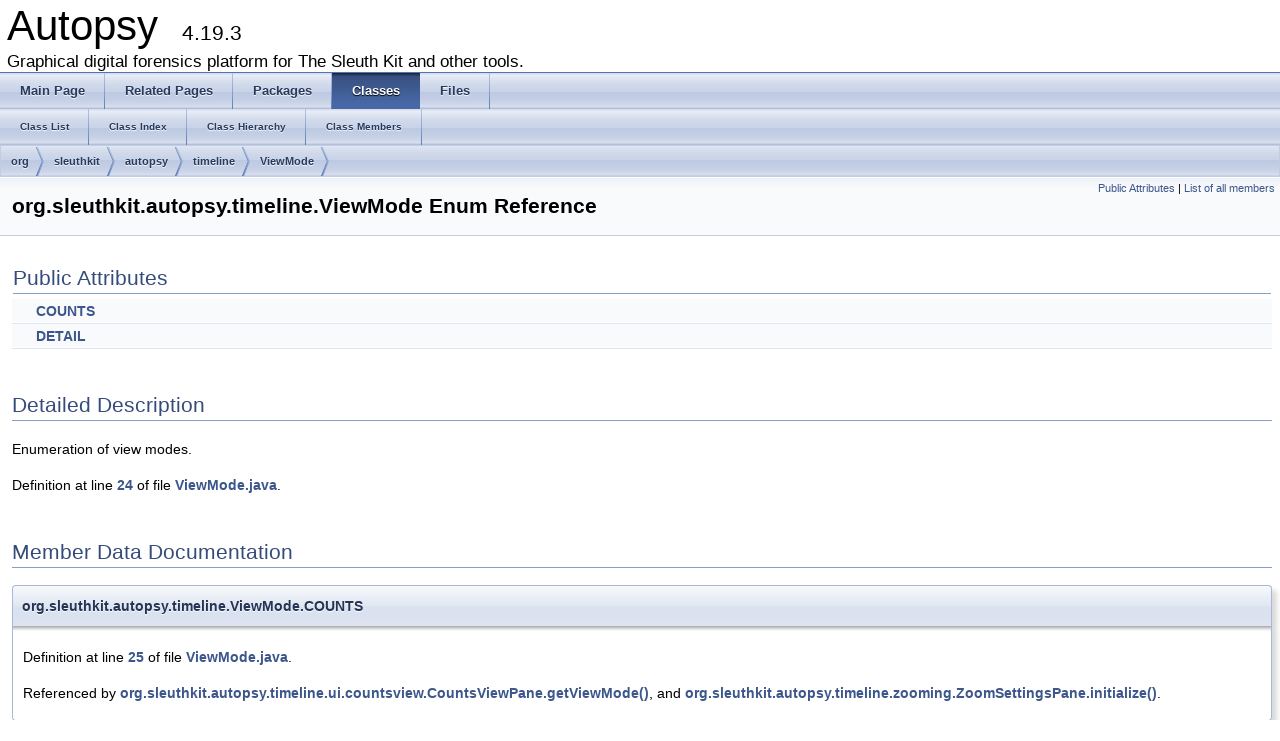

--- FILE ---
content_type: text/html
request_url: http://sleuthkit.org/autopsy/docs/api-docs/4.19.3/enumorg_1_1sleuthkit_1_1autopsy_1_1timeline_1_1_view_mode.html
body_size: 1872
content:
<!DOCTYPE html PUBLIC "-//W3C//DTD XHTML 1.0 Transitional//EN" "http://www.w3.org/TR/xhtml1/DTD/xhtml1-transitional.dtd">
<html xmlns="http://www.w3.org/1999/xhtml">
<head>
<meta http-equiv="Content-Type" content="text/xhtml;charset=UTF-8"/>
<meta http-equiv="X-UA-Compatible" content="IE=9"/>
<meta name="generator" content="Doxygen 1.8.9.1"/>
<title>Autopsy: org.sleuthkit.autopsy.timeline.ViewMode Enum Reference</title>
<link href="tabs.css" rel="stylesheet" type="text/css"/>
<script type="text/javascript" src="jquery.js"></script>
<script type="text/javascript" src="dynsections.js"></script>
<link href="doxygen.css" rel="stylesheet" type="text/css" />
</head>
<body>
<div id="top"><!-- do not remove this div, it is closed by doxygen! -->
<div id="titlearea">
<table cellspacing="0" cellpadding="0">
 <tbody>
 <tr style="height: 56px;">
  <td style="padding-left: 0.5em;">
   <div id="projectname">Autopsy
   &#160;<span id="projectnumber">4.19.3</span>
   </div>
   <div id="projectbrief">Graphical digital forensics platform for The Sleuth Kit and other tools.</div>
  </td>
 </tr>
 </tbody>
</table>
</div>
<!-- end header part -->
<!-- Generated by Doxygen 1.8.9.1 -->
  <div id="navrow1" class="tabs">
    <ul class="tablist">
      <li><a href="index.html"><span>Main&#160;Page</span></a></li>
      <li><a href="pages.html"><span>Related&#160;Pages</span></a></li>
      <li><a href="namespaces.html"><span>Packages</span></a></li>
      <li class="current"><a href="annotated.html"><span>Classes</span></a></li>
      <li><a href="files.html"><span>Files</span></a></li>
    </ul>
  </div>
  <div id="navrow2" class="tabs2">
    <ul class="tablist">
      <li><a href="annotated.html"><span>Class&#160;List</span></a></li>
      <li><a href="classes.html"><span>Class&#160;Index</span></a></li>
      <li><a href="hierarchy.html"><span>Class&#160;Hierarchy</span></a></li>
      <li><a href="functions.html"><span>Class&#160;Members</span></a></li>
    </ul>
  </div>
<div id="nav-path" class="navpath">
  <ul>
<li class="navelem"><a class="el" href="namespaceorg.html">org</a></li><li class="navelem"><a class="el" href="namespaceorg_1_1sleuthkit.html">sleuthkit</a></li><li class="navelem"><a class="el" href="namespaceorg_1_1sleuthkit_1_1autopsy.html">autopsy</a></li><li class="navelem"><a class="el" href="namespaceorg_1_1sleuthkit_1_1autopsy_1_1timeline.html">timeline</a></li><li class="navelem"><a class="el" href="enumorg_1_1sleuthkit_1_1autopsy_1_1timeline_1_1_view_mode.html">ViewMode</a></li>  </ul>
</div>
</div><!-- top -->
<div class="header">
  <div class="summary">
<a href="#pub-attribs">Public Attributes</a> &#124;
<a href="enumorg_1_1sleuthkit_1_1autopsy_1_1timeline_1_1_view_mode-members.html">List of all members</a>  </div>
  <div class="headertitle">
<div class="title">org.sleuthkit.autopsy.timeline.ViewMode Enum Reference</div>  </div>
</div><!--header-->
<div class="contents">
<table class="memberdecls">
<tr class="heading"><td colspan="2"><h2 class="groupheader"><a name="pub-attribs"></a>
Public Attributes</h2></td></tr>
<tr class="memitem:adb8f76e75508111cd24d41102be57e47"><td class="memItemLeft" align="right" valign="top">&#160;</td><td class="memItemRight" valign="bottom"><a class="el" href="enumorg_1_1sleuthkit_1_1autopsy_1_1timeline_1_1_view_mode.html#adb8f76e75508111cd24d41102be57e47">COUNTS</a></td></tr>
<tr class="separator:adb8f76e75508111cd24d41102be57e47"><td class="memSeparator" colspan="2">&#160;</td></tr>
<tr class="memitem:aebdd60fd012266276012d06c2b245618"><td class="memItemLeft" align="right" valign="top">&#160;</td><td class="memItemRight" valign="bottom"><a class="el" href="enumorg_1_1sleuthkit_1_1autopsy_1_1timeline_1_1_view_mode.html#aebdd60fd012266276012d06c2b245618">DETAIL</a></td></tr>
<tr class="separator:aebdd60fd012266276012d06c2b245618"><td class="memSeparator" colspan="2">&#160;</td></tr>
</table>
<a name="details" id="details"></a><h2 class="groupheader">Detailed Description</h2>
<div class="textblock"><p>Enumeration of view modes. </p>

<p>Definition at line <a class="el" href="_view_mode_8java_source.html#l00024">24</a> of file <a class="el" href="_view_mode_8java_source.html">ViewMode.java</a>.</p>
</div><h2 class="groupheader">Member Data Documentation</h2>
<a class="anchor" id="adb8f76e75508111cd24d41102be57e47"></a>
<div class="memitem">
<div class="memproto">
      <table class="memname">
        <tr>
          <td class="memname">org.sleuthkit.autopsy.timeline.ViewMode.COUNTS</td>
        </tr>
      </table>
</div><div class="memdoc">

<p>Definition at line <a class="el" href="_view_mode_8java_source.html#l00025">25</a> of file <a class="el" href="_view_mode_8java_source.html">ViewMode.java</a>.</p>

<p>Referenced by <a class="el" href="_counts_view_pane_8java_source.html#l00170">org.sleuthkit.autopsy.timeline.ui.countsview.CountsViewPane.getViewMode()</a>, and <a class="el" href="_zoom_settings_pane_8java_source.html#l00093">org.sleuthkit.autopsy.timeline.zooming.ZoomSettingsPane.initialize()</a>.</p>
# # # # # # #
Reproduce the data above exactly, leaving each picture out.

> [Expected answer]
--- FILE ---
content_type: text/html
request_url: http://sleuthkit.org/autopsy/docs/api-docs/4.19.3/enumorg_1_1sleuthkit_1_1autopsy_1_1timeline_1_1_view_mode.html
body_size: 1872
content:
<!DOCTYPE html PUBLIC "-//W3C//DTD XHTML 1.0 Transitional//EN" "http://www.w3.org/TR/xhtml1/DTD/xhtml1-transitional.dtd">
<html xmlns="http://www.w3.org/1999/xhtml">
<head>
<meta http-equiv="Content-Type" content="text/xhtml;charset=UTF-8"/>
<meta http-equiv="X-UA-Compatible" content="IE=9"/>
<meta name="generator" content="Doxygen 1.8.9.1"/>
<title>Autopsy: org.sleuthkit.autopsy.timeline.ViewMode Enum Reference</title>
<link href="tabs.css" rel="stylesheet" type="text/css"/>
<script type="text/javascript" src="jquery.js"></script>
<script type="text/javascript" src="dynsections.js"></script>
<link href="doxygen.css" rel="stylesheet" type="text/css" />
</head>
<body>
<div id="top"><!-- do not remove this div, it is closed by doxygen! -->
<div id="titlearea">
<table cellspacing="0" cellpadding="0">
 <tbody>
 <tr style="height: 56px;">
  <td style="padding-left: 0.5em;">
   <div id="projectname">Autopsy
   &#160;<span id="projectnumber">4.19.3</span>
   </div>
   <div id="projectbrief">Graphical digital forensics platform for The Sleuth Kit and other tools.</div>
  </td>
 </tr>
 </tbody>
</table>
</div>
<!-- end header part -->
<!-- Generated by Doxygen 1.8.9.1 -->
  <div id="navrow1" class="tabs">
    <ul class="tablist">
      <li><a href="index.html"><span>Main&#160;Page</span></a></li>
      <li><a href="pages.html"><span>Related&#160;Pages</span></a></li>
      <li><a href="namespaces.html"><span>Packages</span></a></li>
      <li class="current"><a href="annotated.html"><span>Classes</span></a></li>
      <li><a href="files.html"><span>Files</span></a></li>
    </ul>
  </div>
  <div id="navrow2" class="tabs2">
    <ul class="tablist">
      <li><a href="annotated.html"><span>Class&#160;List</span></a></li>
      <li><a href="classes.html"><span>Class&#160;Index</span></a></li>
      <li><a href="hierarchy.html"><span>Class&#160;Hierarchy</span></a></li>
      <li><a href="functions.html"><span>Class&#160;Members</span></a></li>
    </ul>
  </div>
<div id="nav-path" class="navpath">
  <ul>
<li class="navelem"><a class="el" href="namespaceorg.html">org</a></li><li class="navelem"><a class="el" href="namespaceorg_1_1sleuthkit.html">sleuthkit</a></li><li class="navelem"><a class="el" href="namespaceorg_1_1sleuthkit_1_1autopsy.html">autopsy</a></li><li class="navelem"><a class="el" href="namespaceorg_1_1sleuthkit_1_1autopsy_1_1timeline.html">timeline</a></li><li class="navelem"><a class="el" href="enumorg_1_1sleuthkit_1_1autopsy_1_1timeline_1_1_view_mode.html">ViewMode</a></li>  </ul>
</div>
</div><!-- top -->
<div class="header">
  <div class="summary">
<a href="#pub-attribs">Public Attributes</a> &#124;
<a href="enumorg_1_1sleuthkit_1_1autopsy_1_1timeline_1_1_view_mode-members.html">List of all members</a>  </div>
  <div class="headertitle">
<div class="title">org.sleuthkit.autopsy.timeline.ViewMode Enum Reference</div>  </div>
</div><!--header-->
<div class="contents">
<table class="memberdecls">
<tr class="heading"><td colspan="2"><h2 class="groupheader"><a name="pub-attribs"></a>
Public Attributes</h2></td></tr>
<tr class="memitem:adb8f76e75508111cd24d41102be57e47"><td class="memItemLeft" align="right" valign="top">&#160;</td><td class="memItemRight" valign="bottom"><a class="el" href="enumorg_1_1sleuthkit_1_1autopsy_1_1timeline_1_1_view_mode.html#adb8f76e75508111cd24d41102be57e47">COUNTS</a></td></tr>
<tr class="separator:adb8f76e75508111cd24d41102be57e47"><td class="memSeparator" colspan="2">&#160;</td></tr>
<tr class="memitem:aebdd60fd012266276012d06c2b245618"><td class="memItemLeft" align="right" valign="top">&#160;</td><td class="memItemRight" valign="bottom"><a class="el" href="enumorg_1_1sleuthkit_1_1autopsy_1_1timeline_1_1_view_mode.html#aebdd60fd012266276012d06c2b245618">DETAIL</a></td></tr>
<tr class="separator:aebdd60fd012266276012d06c2b245618"><td class="memSeparator" colspan="2">&#160;</td></tr>
</table>
<a name="details" id="details"></a><h2 class="groupheader">Detailed Description</h2>
<div class="textblock"><p>Enumeration of view modes. </p>

<p>Definition at line <a class="el" href="_view_mode_8java_source.html#l00024">24</a> of file <a class="el" href="_view_mode_8java_source.html">ViewMode.java</a>.</p>
</div><h2 class="groupheader">Member Data Documentation</h2>
<a class="anchor" id="adb8f76e75508111cd24d41102be57e47"></a>
<div class="memitem">
<div class="memproto">
      <table class="memname">
        <tr>
          <td class="memname">org.sleuthkit.autopsy.timeline.ViewMode.COUNTS</td>
        </tr>
      </table>
</div><div class="memdoc">

<p>Definition at line <a class="el" href="_view_mode_8java_source.html#l00025">25</a> of file <a class="el" href="_view_mode_8java_source.html">ViewMode.java</a>.</p>

<p>Referenced by <a class="el" href="_counts_view_pane_8java_source.html#l00170">org.sleuthkit.autopsy.timeline.ui.countsview.CountsViewPane.getViewMode()</a>, and <a class="el" href="_zoom_settings_pane_8java_source.html#l00093">org.sleuthkit.autopsy.timeline.zooming.ZoomSettingsPane.initialize()</a>.</p>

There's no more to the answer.